- The telephone came to the province in 1878, just two years after Alexander Graham Bell received the first patent for this magical instrument. This was the first glimpse of telephony in the entire west and it came in the form of two instruments which had been brought in by Horace McDougall, Manager of the Northwest Telegraph Company in Winnipeg.
- Three years later, the city boasted of having 10 telephones on one line, which was assuredly more than any other city at that time. In addition, Winnipeg had 26 subscribers.
- A switchboard was installed in 1881 in a small room in the Caldwell building at McDermot and Main Street. It was located on the top floor in order to run telephone wires on the roof of the building. In those days an expansion plan did not usually include telephone poles. Wires were strung from roof to roof top and along fences. Poles were used only when the phone people ran out of roofs.

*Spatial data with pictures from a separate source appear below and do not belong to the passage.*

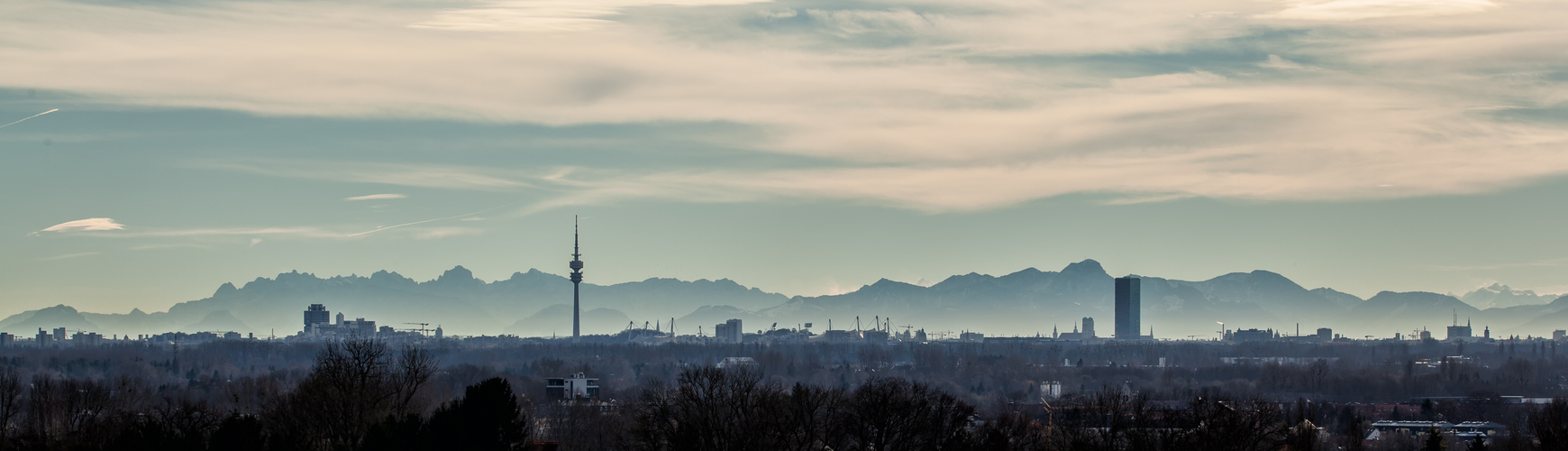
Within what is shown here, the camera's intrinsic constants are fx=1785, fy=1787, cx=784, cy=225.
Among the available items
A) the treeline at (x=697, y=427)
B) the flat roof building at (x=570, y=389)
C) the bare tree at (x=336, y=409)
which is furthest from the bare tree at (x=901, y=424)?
the flat roof building at (x=570, y=389)

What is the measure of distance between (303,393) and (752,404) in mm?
17545

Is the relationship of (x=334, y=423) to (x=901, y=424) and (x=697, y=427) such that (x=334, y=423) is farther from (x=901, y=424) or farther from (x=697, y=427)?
(x=901, y=424)

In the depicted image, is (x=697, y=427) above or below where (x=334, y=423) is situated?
below

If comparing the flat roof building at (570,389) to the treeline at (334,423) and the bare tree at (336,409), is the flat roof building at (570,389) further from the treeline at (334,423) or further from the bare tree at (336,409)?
the bare tree at (336,409)

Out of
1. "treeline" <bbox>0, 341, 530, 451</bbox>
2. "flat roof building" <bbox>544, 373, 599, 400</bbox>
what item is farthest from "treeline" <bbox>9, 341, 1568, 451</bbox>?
"flat roof building" <bbox>544, 373, 599, 400</bbox>

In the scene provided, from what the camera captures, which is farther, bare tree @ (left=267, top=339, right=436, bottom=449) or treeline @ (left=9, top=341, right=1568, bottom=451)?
bare tree @ (left=267, top=339, right=436, bottom=449)

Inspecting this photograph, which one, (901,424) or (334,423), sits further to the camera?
(901,424)

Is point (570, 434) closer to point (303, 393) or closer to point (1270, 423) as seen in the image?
point (303, 393)

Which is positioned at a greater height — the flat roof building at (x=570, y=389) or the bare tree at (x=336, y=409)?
the bare tree at (x=336, y=409)

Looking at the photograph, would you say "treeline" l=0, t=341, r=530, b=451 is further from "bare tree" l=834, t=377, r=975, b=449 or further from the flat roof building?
the flat roof building

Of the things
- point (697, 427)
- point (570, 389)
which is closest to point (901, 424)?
point (697, 427)

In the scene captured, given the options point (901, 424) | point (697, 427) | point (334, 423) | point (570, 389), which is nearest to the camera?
point (334, 423)

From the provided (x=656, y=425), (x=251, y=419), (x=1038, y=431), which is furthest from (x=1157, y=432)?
(x=251, y=419)

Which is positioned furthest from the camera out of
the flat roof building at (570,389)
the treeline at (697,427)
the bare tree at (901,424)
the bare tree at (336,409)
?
the flat roof building at (570,389)
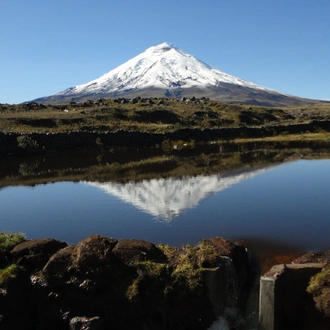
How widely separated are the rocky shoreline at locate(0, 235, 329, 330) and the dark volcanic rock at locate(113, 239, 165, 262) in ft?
0.12

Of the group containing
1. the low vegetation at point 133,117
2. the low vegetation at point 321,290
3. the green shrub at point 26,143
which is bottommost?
the low vegetation at point 321,290

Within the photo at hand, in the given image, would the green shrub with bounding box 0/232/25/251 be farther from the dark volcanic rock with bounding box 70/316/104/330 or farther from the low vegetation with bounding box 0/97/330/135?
the low vegetation with bounding box 0/97/330/135

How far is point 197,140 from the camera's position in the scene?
237ft

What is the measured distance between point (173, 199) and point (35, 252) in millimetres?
15014

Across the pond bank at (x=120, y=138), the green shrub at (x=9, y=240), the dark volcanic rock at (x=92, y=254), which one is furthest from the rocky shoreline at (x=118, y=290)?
the pond bank at (x=120, y=138)

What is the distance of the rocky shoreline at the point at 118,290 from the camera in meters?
13.8

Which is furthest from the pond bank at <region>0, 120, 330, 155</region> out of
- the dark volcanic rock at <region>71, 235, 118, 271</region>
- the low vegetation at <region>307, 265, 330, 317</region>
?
the low vegetation at <region>307, 265, 330, 317</region>

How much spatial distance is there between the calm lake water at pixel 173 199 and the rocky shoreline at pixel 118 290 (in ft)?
15.6

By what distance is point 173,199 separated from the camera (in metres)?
29.6

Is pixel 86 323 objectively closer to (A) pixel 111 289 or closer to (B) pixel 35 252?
(A) pixel 111 289

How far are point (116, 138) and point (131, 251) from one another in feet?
165

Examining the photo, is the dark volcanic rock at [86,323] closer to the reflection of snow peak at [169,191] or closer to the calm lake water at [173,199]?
the calm lake water at [173,199]

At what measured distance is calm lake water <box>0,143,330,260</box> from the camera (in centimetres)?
2191

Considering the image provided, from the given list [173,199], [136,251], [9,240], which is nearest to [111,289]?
[136,251]
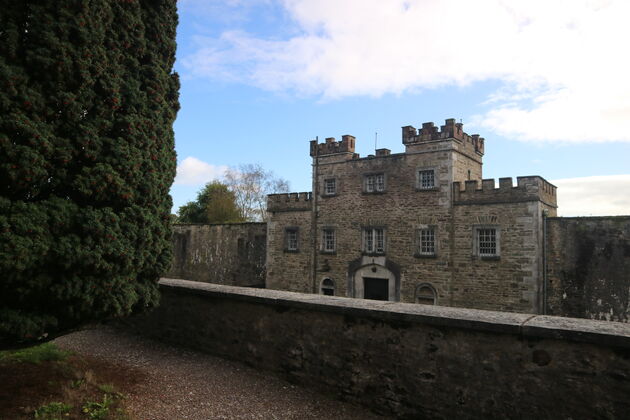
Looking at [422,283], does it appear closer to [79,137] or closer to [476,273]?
[476,273]

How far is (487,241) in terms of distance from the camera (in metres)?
18.5

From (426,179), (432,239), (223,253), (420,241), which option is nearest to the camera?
(432,239)

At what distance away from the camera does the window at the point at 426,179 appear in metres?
20.2

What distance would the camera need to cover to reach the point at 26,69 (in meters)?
4.23

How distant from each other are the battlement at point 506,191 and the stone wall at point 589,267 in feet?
4.74

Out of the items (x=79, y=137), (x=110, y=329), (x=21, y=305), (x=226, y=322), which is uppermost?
(x=79, y=137)

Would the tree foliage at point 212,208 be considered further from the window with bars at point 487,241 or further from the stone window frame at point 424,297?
the window with bars at point 487,241

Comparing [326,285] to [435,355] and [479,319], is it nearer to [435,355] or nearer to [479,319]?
[435,355]

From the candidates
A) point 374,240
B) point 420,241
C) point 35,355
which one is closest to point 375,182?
point 374,240

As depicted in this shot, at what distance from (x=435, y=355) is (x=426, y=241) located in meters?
15.9

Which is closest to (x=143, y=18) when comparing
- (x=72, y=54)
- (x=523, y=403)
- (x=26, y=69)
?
(x=72, y=54)

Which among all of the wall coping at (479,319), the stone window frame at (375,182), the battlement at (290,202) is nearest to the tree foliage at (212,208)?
the battlement at (290,202)

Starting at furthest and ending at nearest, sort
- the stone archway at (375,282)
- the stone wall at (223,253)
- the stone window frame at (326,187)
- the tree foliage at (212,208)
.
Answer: the tree foliage at (212,208) → the stone wall at (223,253) → the stone window frame at (326,187) → the stone archway at (375,282)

- The first telephone operators were young boys who became “telephone men.” Boys and young men had served as telegraph operators ever since Morse had ticked off his historic “what hath God wrought.” So why not put the boys at the telephone switchboards?

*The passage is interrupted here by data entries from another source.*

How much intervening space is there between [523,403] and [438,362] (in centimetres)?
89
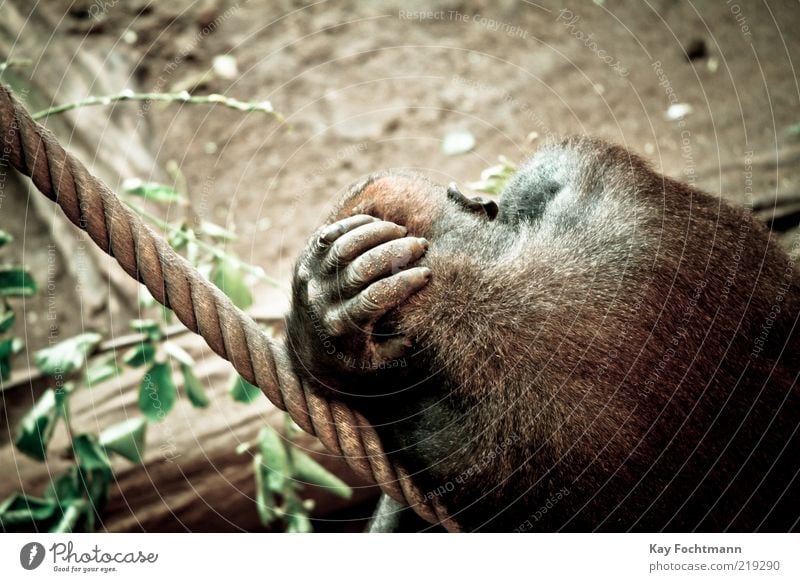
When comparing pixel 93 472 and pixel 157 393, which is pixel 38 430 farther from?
pixel 157 393

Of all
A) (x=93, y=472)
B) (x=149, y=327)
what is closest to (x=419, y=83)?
(x=149, y=327)

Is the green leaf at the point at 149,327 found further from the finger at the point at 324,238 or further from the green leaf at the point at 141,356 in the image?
the finger at the point at 324,238

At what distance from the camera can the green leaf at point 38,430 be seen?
1585mm

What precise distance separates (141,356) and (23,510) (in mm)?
407

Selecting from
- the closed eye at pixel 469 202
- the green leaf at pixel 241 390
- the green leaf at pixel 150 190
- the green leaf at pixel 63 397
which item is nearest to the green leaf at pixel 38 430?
the green leaf at pixel 63 397

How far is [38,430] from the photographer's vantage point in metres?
1.59

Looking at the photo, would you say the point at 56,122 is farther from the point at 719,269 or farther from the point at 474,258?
the point at 719,269

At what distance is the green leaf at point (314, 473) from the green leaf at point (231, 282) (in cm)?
36

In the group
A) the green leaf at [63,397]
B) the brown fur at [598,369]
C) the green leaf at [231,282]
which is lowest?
the brown fur at [598,369]

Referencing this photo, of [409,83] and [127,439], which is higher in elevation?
[409,83]

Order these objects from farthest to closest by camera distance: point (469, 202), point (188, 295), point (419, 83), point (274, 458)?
point (419, 83)
point (274, 458)
point (469, 202)
point (188, 295)

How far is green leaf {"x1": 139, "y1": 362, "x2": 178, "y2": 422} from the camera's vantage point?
5.10ft

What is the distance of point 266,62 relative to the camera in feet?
8.82

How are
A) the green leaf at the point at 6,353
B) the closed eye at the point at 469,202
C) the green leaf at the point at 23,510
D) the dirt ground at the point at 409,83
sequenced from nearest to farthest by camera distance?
the closed eye at the point at 469,202, the green leaf at the point at 23,510, the green leaf at the point at 6,353, the dirt ground at the point at 409,83
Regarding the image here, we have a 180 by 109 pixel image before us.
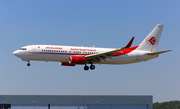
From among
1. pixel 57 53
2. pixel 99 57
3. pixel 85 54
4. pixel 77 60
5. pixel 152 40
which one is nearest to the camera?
pixel 57 53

- The first official telephone directory was printed in Winnipeg in 1881 and listed 42 subscribers.

- Brandon was the first office in Manitoba to get dial phones back in 1917 while the first automatic exchange in Winnipeg was cutover for service in 1920. Six years later, the complete conversion from manual to dial service was completed. Winnipeg then had the distinction of being the first large city in Canada to have complete automatic service.
- The development of the Manitoba Government Telephones, the first such system on the continent, was begun in response to a growing demand for the principle of public ownership of public utilities. The official name designated by Order-in-Council No. 12545, dated January 15, 1908, was Manitoba Government Telephones.
- During the 1920s the phone book’s directions for using the telephone were extensive and a bit more sophisticated than they had been in the pioneering years. The advent of the automatic switching equipment now installed in many central offices made it necessary to tell customers how to use their new dial telephones. It was about this time that the Yellow Pages actually became yellow. They had previously been pink or white.
- World War II brought problems of its own—a tremendous demand for telephone service and shortages of manpower and materials. New installations were limited by the scarcity of basic raw materials -copper, nickel, zinc and tin, needed in the manufacturing of telephone equipment.